Input: tasks = ['A','A','A','B','B','B'], n = 2
Output: 8
Explanation:
A -> B -> idle -> A -> B -> idle -> A -> B.
public class Solution {
public int leastInterval(char[] tasks, int n) {
if(tasks == null || tasks.length == 0){
return 0;
}
int[] counts = new int[26];
for(char c : tasks){
counts[c - 'A']++;
}
int max_freq = 0;
for(int count : counts){
max_freq = Math.max(count, max_freq);
}
//get how many tasks have the frequency with the maximum
int p = 0;
for(int count : counts){
p += count == max_freq? 1 : 0;
}
int ans = (max_freq - 1)*(n+1) + p;
return Math.max(ans, tasks.length);
}
}
Reorganize String
Given a string S, check if the letters can be rearranged so that two characters that are adjacent to each other are not the same. If possible, output any possible result. If not possible, return the empty string.
Input: S = "aab"
Output: "aba"
class Solution {
public String reorganizeString(String S) {
int n = S.length();
int[] counts = new int[26];
//Encoded counts[i] = 100*count + i
for(char c : S.toCharArray()){
counts[c - 'a'] += 100;
}
for(int i = 0; i < 26; i++){
counts[i] += i;
}
Arrays.sort(counts);
int idx = 1;//fill from odd idx
char[] ans = new char[n];
for(int code : counts){
int count = code / 100;
char character = (char)(code % 100 + 'a');
if(count > (n+1)/2) return "";
for(int i = 0; i < count; i++){
if(idx >= n) idx = 0;//now fill even idx
ans[idx] = character;
idx += 2;
}
}
return new String(ans);
}
}
Total Hamming Distance
The Hamming distance between two integers is the number of positions at which the corresponding bits are different. Now your job is to find the total Hamming distance between all pairs of the given numbers.
Input: [4, 14, 2]
Output: 6
Explanation:
4 is 0100
14 is 1110
2 is 0010
HammingDistance(4, 14) + HammingDistance(4, 2) + HammingDistance(14, 2) = 2 + 2 + 2 = 6.
Time Complexity : O(32n) = O(n)
public class Solution {
public int totalHammingDistance(int[] nums) {
//从bits右边开始,count ones on each bits
//total number of hamming distance += #ones * #zeros
int ans = 0;
for(int i = 0; i < 32; i++){
int ones = 0;
for(int n : nums){
ones += (n >> i) & 1;
}
//zeros * ones
ans += (nums.length - ones) * ones;
}
return ans;
}
}
All Nodes Distance K in Binary Tree
We are given a binary tree (with root node root), a target node, and an integer value K. Return a list of the values of all nodes that have a distance K from the target node.

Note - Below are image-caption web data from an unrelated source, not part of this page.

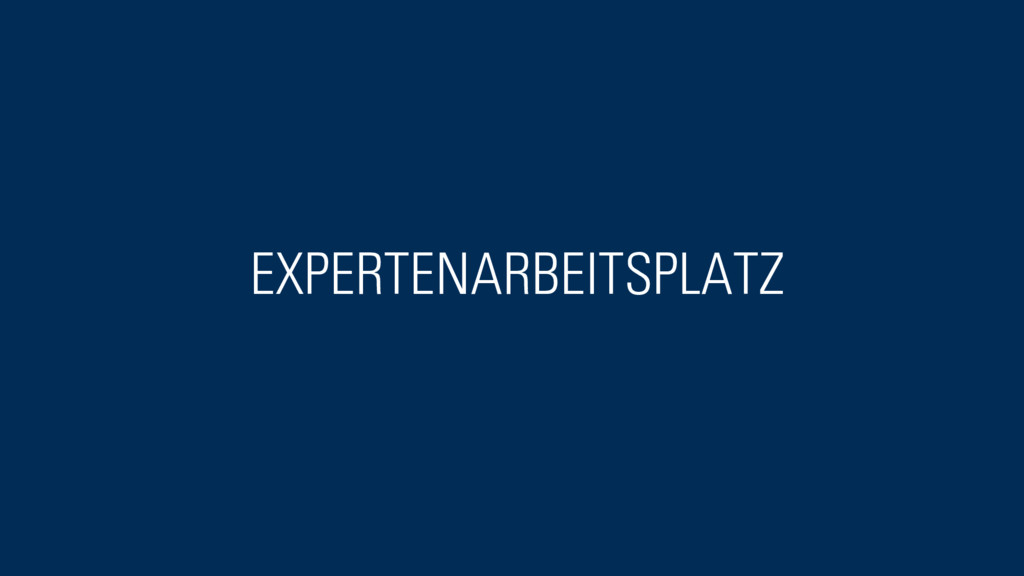 EXPERTENARBEITSPLATZ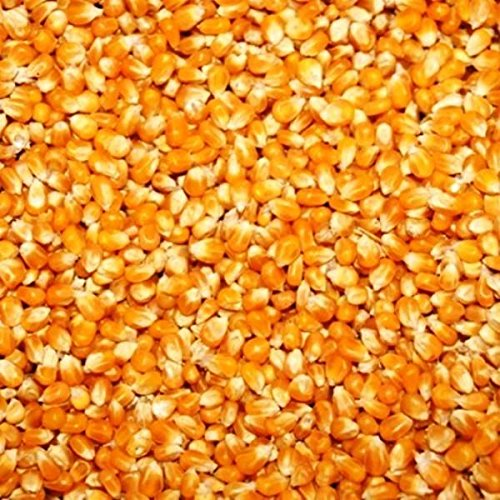 25 kg CRIBBS maïs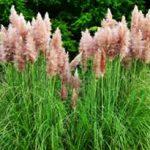 alman-Cortaderia selloana (erba della Pampas) (Foto web)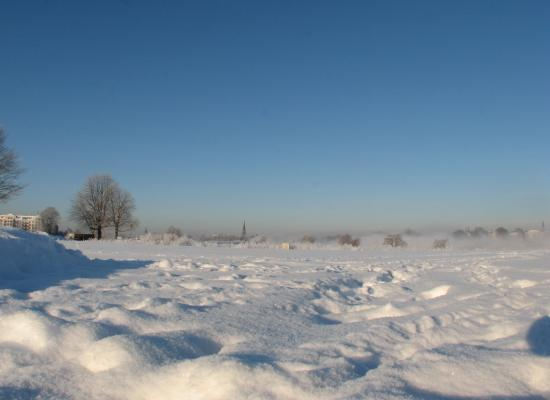 Schnee, Landschaft, Dresden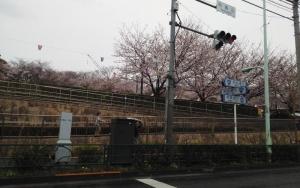 15 3 29asukayama2 (2)
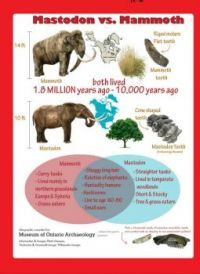 "THEME: ""Prehistoric Creatures""  Mammoth vs Mastodon - Facts"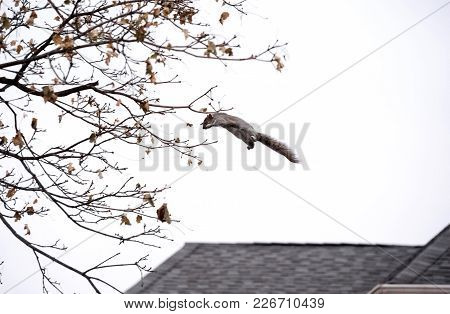 Squirrel Leaps From Rooftops To Tree Branches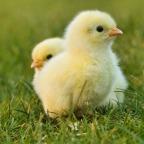 Inga åtgärder från regeringen för att stärka djurskyddet på slakterierna.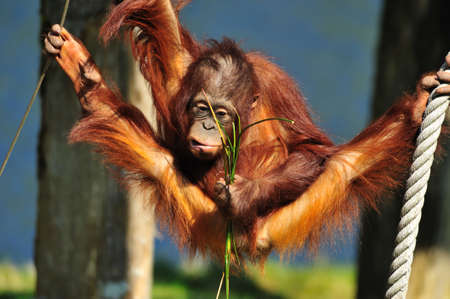 simian: cute orangutan in a funny position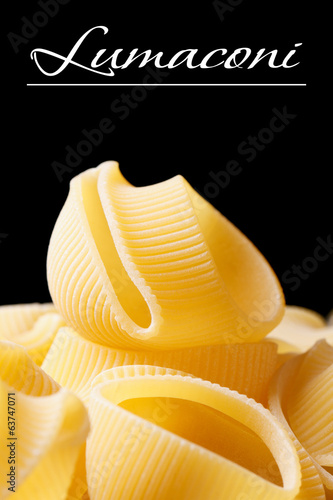 Uncooked Italian macaroni  lumaconi on black background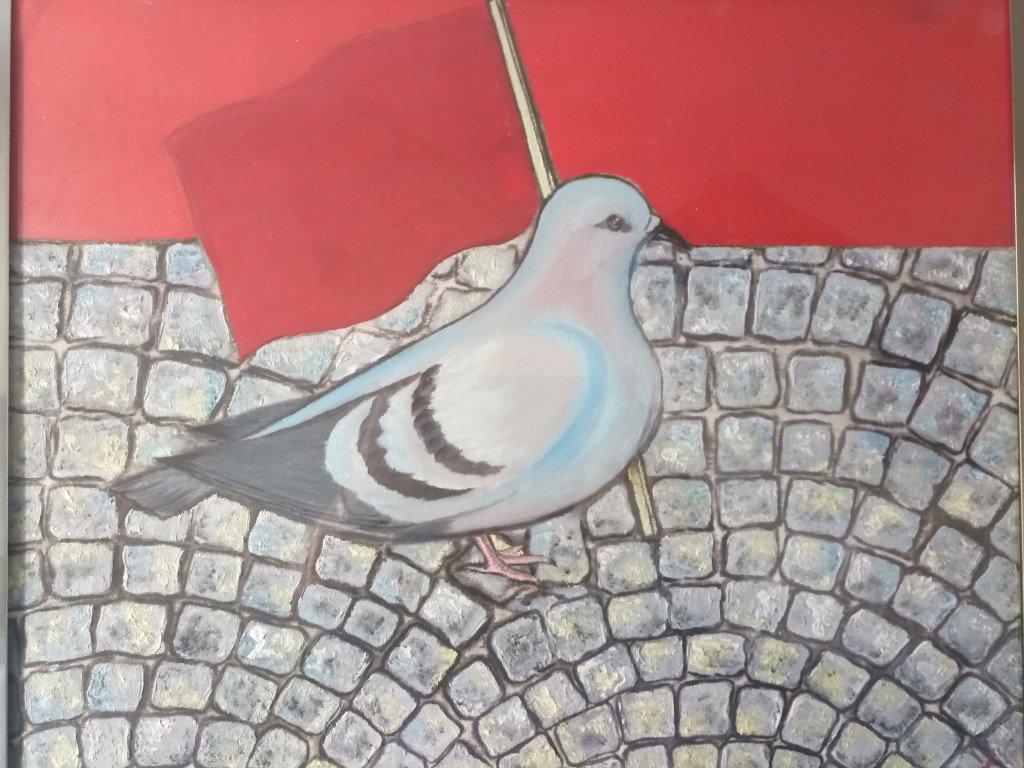 Pigeon rouge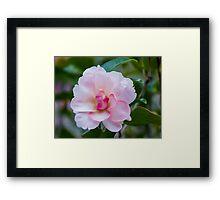 Camellia 4 Framed Print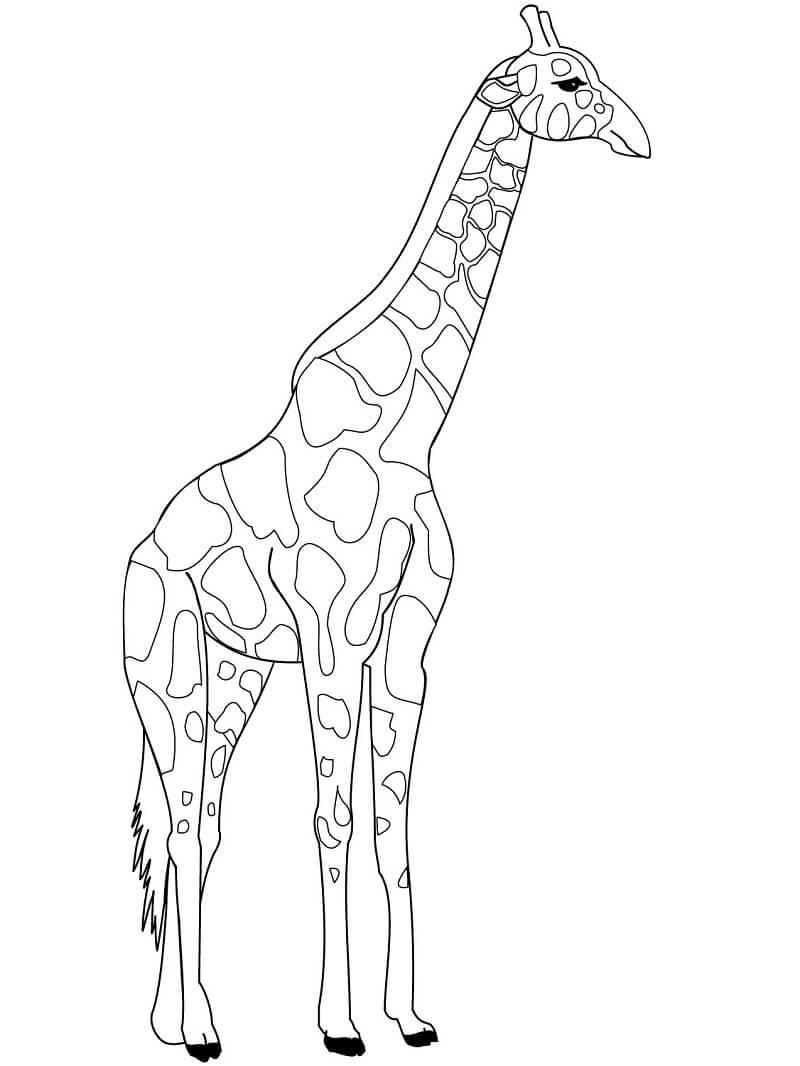 Раскраска дикий жираф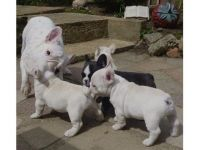 Brittany Puppies for sale in Indianapolis, IN, USA. price: NA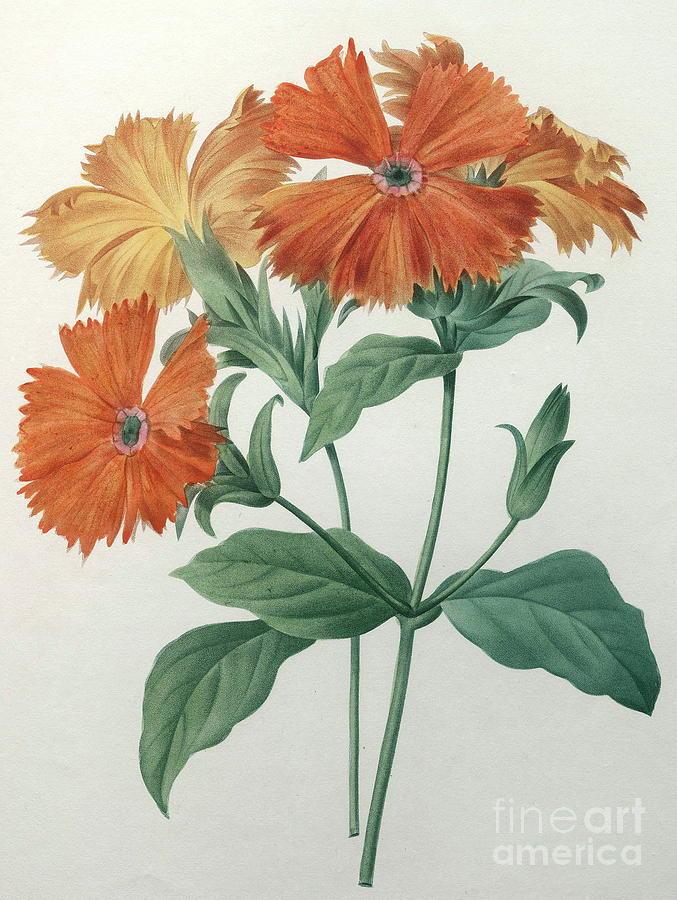 Rose Campion Painting - Orange Rose Campion by Pierre Joseph Redoute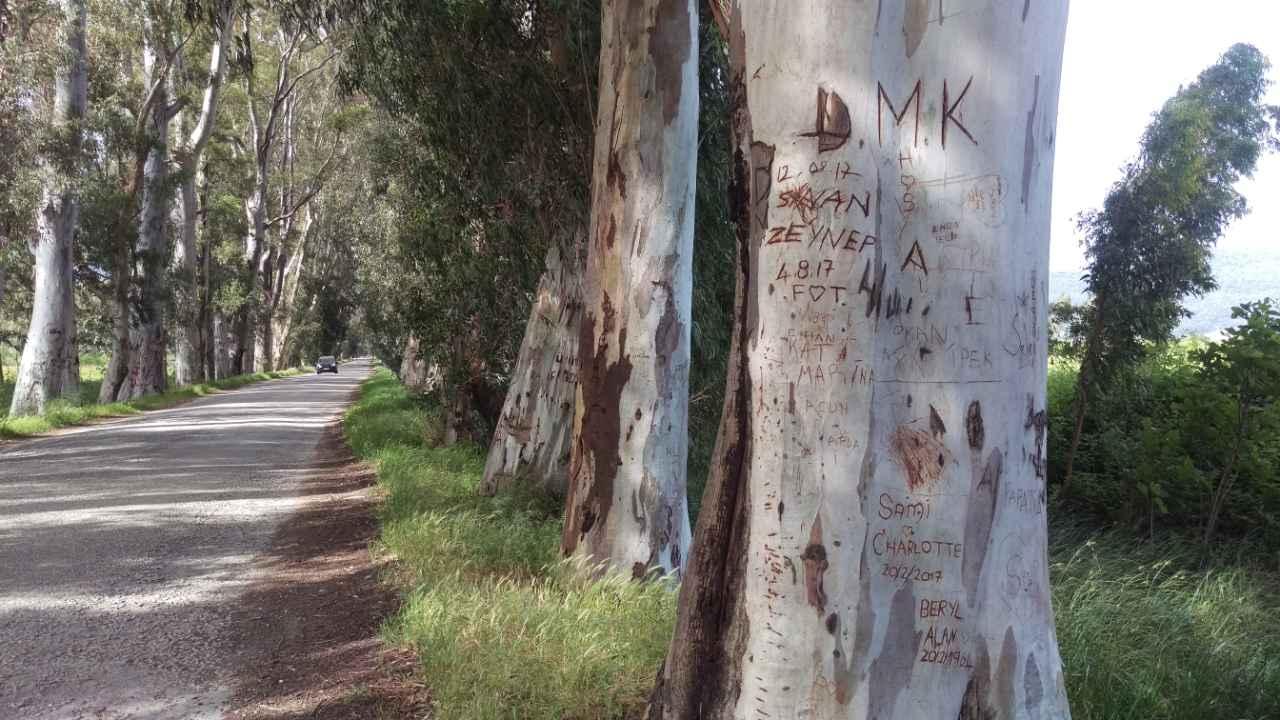 Rondreis Westkust Turkije Akyaka Gökova Eucalyptusweg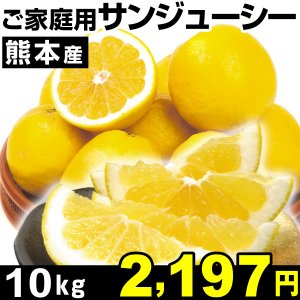 みかん 熊本産 ご家庭用 サンジューシー 10kg1箱 河内...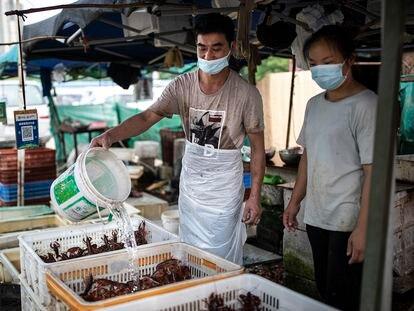 Un puesto de marisco en un mercado al aire libre de la ciudad de Wuhan (China), el 31 de mayo.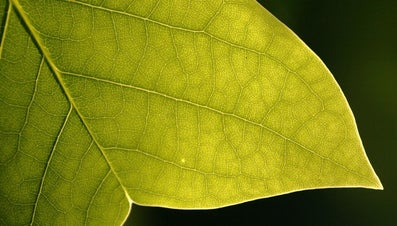 What Is the Equation of Photosynthesis?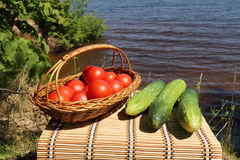 Vegetables for picnic Stock Image
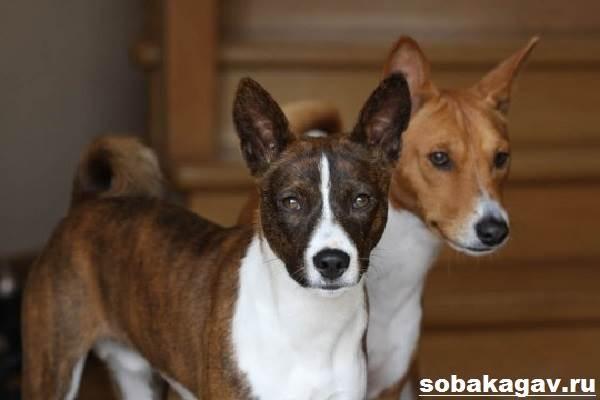 Басенджи-собака-Описание-особенности-уход-и-цена-породы-басенджи-1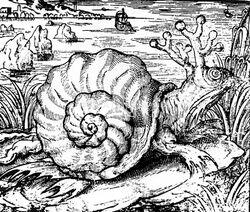 Sarmatian Sea Snail-1-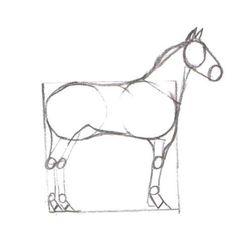 TB: Tegne hest - steg for steg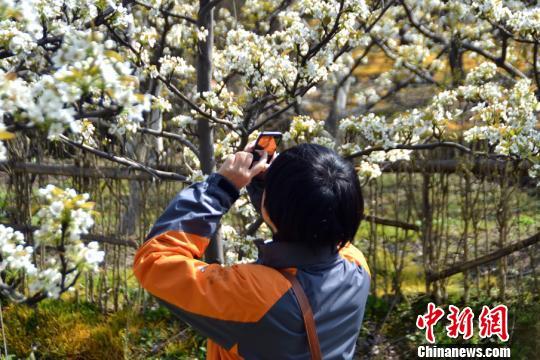 游客驻足梨树下拍照留影。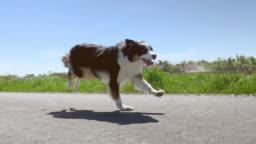 Dog running fast on road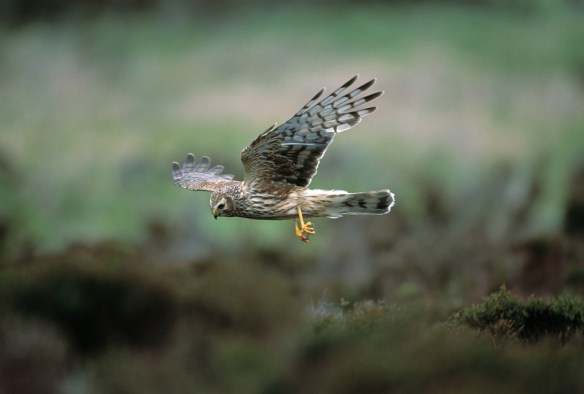 Hen harrier female. Photo by Andy Hay - RSPB-images.com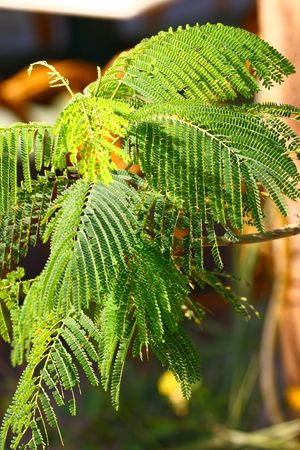 Acacia close-up Stock Photo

The answer can be returned in any order.
Input:
{3,5,1,6,2,0,8,#,#,7,4}
5
2
Output: [7,4,1]
/**
* Definition of TreeNode:
* public class TreeNode {
* public int val;
* public TreeNode left, right;
* public TreeNode(int val) {
* this.val = val;
* this.left = this.right = null;
* }
* }
*/
public class Solution {
/**
* @param root: the root of the tree
* @param target: the target
* @param K: the given K
* @return: All Nodes Distance K in Binary Tree
*/
public List<Integer> distanceK(TreeNode root, TreeNode target, int K) {
HashMap<Integer, List<Integer>> graph = new HashMap<>();
buildGraph(root, graph);
for(int n : graph.get(target.val)){
System.out.println(n);
}
List<Integer> ans = new ArrayList<>();
Queue<Integer> q = new LinkedList<>();
Set<Integer> visited = new HashSet<>();
q.add(target.val);
visited.add(target.val);
int distance = 0;
while(!q.isEmpty()){
int size = q.size();
while(size > 0){
int curr = q.remove();
if(distance == K){
ans.add(curr);
}
for(int next : graph.get(curr)){
if(visited.contains(next)) continue;
q.add(next);
visited.add(next);
}
size--;
}
distance++;
}
return ans;
}
private void buildGraph(TreeNode root, HashMap<Integer, List<Integer>> graph){
if(root == null) return;
graph.putIfAbsent(root.val, new ArrayList<>());
if(root.left != null) {
buildGraph(root.left, graph);
graph.get(root.val).add(root.left.val);
graph.get(root.left.val).add(root.val);
}
if(root.right != null) {
buildGraph(root.right, graph);
graph.get(root.val).add(root.right.val);
graph.get(root.right.val).add(root.val);
}
}
}
Range Sum of BST - easy
Given the root node of a binary search tree, return the sum of values of all nodes with value between L and R (inclusive). The binary search tree is guaranteed to have unique values.
Input: root = [10,5,15,3,7,null,18], L = 7, R = 15
Output: 32
/**
* Definition of TreeNode:
* public class TreeNode {
* public int val;
* public TreeNode left, right;
* public TreeNode(int val) {
* this.val = val;
* this.left = this.right = null;
* }
* }
*/
public class Solution {
/**
* @param root: the root node
* @param L: an integer
* @param R: an integer
* @return: the sum
*/
public int rangeSumBST(TreeNode root, int L, int R) {
int[] sum = new int[1];
dfs(root, sum, L, R);
return sum[0];
}
private void dfs(TreeNode root, int[] sum, int L ,int R){
if(root == null) return;
if(root.val >= L && root.val <= R){
sum[0] += root.val;
}
if(root.val > L){
dfs(root.left, sum, L, R);
}
if(root.val < R){
dfs(root.right, sum, L, R);
}
}
}
Nested List Weight Sum -easy
Given a nested list of integers, return the sum of all integers in the list weighted by their depth. Each element is either an integer, or a list -- whose elements may also be integers or other lists.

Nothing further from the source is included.